EXERCISE OBJECTIVE:
Scan the entries below for the word "over". Copy each line that has it.

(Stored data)
-*-*-

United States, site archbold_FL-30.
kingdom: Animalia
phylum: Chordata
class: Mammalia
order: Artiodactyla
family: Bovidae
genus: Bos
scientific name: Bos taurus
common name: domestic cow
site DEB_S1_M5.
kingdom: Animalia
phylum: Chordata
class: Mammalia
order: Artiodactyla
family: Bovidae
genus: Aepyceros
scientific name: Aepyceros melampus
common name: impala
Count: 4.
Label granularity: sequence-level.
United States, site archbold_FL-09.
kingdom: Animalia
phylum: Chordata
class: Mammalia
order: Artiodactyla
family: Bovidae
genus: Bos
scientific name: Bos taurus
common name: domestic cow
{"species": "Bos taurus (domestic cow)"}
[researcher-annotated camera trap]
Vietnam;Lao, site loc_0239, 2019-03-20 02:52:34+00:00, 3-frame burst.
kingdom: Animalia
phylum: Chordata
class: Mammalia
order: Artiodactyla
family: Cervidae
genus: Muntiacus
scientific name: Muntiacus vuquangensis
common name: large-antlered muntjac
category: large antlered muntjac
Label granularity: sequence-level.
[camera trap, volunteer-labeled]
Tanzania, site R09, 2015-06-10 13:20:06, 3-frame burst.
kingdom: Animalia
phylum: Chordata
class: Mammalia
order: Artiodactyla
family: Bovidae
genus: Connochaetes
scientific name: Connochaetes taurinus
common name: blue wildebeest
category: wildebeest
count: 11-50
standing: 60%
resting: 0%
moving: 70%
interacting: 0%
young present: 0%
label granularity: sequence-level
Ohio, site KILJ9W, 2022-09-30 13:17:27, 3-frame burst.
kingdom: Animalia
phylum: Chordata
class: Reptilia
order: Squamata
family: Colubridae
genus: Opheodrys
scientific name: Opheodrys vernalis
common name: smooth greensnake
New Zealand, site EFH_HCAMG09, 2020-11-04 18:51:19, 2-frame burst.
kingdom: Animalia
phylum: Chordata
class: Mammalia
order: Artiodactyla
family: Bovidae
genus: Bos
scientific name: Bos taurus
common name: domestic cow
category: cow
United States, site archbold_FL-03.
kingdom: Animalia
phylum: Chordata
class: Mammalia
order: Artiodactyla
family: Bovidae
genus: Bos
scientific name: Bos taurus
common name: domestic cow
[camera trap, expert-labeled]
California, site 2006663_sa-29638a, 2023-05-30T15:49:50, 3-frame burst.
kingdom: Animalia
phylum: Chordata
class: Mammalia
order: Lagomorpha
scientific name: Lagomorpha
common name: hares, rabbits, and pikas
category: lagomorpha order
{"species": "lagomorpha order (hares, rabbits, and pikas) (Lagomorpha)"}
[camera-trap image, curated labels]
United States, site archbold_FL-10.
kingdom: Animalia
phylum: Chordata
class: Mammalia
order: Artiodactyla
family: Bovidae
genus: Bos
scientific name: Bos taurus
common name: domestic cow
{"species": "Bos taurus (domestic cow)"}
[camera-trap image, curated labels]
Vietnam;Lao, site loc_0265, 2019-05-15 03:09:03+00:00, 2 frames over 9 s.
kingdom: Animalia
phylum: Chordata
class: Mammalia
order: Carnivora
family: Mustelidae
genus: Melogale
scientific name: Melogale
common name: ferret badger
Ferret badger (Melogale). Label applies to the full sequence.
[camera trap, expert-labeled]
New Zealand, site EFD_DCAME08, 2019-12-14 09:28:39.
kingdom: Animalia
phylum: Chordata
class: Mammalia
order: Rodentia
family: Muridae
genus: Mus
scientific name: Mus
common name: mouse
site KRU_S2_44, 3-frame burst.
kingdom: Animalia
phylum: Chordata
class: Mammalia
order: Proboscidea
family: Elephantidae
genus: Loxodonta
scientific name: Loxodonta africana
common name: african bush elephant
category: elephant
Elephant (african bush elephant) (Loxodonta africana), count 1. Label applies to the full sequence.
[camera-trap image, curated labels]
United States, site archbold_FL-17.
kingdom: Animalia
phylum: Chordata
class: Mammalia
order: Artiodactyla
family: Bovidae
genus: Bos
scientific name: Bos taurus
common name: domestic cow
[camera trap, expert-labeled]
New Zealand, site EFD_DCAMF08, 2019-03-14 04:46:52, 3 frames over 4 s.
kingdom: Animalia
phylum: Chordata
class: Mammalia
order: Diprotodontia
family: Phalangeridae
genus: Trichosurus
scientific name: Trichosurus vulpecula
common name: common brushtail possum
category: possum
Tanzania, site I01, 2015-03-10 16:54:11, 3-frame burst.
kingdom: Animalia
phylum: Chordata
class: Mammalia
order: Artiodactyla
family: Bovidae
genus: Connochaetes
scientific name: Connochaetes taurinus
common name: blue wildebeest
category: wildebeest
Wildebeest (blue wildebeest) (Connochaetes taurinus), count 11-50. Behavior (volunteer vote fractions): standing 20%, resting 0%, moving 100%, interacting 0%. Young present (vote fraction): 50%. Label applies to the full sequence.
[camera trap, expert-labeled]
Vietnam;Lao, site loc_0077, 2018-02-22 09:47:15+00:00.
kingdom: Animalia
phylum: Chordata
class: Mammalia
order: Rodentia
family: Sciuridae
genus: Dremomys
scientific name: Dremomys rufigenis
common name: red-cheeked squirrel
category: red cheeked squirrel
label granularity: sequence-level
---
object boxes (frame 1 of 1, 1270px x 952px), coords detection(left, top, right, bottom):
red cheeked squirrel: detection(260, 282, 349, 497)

-*-*-

RESULT OF THIS EXERCISE:
Vietnam;Lao, site loc_0265, 2019-05-15 03:09:03+00:00, 2 frames over 9 s.
New Zealand, site EFD_DCAMF08, 2019-03-14 04:46:52, 3 frames over 4 s.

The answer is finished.